Harms Tanner D, Brunton Steven L, McKeon Beverley J
Graduate Aerospace Laboratories, California Institute of Technology, Pasadena, CA 91106, USA.
Department of Mechanical Engineering, University of Washington, Seattle, WA 98195, USA.
R Soc Open Sci. 2024 Oct 30;11(10):240586. doi: 10.1098/rsos.240586. eCollection 2024 Oct.
Complex flows are often characterized using the theory of Lagrangian coherent structures (LCS), which leverages the motion of flow-embedded tracers to highlight features of interest. LCS are commonly employed to study fluid mechanical systems where flow tracers are readily observed, but they are broadly applicable to dynamical systems in general. A prevailing class of LCS analyses depends on reliable computation of flow gradients. The finite-time Lyapunov exponent (FTLE), for example, is derived from the Jacobian of the flow map, and the Lagrangian-averaged vorticity deviation (LAVD) relies on velocity gradients. Observational tracer data, however, are typically sparse (e.g. drifters in the ocean), making accurate computation of gradients difficult. While a variety of methods have been developed to address tracer sparsity, they do not provide the same information about the flow as gradient-based approaches. This work proposes a purely Lagrangian method, based on the data-driven machinery of regression, for computing instantaneous and finite-time flow gradients from sparse trajectories. The tool is demonstrated on a common analytical benchmark to provide intuition and demonstrate performance. The method is seen to effectively estimate gradients using data with sparsity representative of observable systems.

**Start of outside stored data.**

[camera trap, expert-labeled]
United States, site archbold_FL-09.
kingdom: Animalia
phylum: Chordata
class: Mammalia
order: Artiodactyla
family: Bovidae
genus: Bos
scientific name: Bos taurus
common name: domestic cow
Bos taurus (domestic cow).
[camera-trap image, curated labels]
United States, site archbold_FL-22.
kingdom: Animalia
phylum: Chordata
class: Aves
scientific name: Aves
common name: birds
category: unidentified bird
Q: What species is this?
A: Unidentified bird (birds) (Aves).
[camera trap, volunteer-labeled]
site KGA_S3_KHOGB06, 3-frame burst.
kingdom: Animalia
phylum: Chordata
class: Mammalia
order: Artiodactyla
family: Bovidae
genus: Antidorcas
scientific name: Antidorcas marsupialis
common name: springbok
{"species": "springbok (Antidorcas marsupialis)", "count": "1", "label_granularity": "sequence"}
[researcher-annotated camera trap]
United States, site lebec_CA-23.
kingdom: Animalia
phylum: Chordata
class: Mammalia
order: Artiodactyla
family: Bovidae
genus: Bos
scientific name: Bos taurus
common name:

复杂流动通常使用拉格朗日相干结构(LCS)理论来表征,该理论利用嵌入流场的示踪剂的运动来突出感兴趣的特征。LCS通常用于研究易于观察流场示踪剂的流体力学系统,但它们通常广泛适用于一般的动力系统。一类流行的LCS分析依赖于流场梯度的可靠计算。例如,有限时间李雅普诺夫指数(FTLE)是从流场映射的雅可比矩阵导出的,而拉格朗日平均涡度偏差(LAVD)依赖于速度梯度。然而,观测示踪剂数据通常很稀疏(例如海洋中的漂流器),使得梯度的精确计算变得困难。虽然已经开发了多种方法来解决示踪剂稀疏问题,但它们提供的关于流场的信息与基于梯度的方法不同。这项工作提出了一种基于回归的数据驱动机制的纯拉格朗日方法,用于从稀疏轨迹计算瞬时和有限时间的流场梯度。该工具在一个常见的分析基准上进行了演示,以提供直观认识并展示性能。结果表明,该方法能够有效地利用具有可观测系统代表性稀疏性的数据来估计梯度。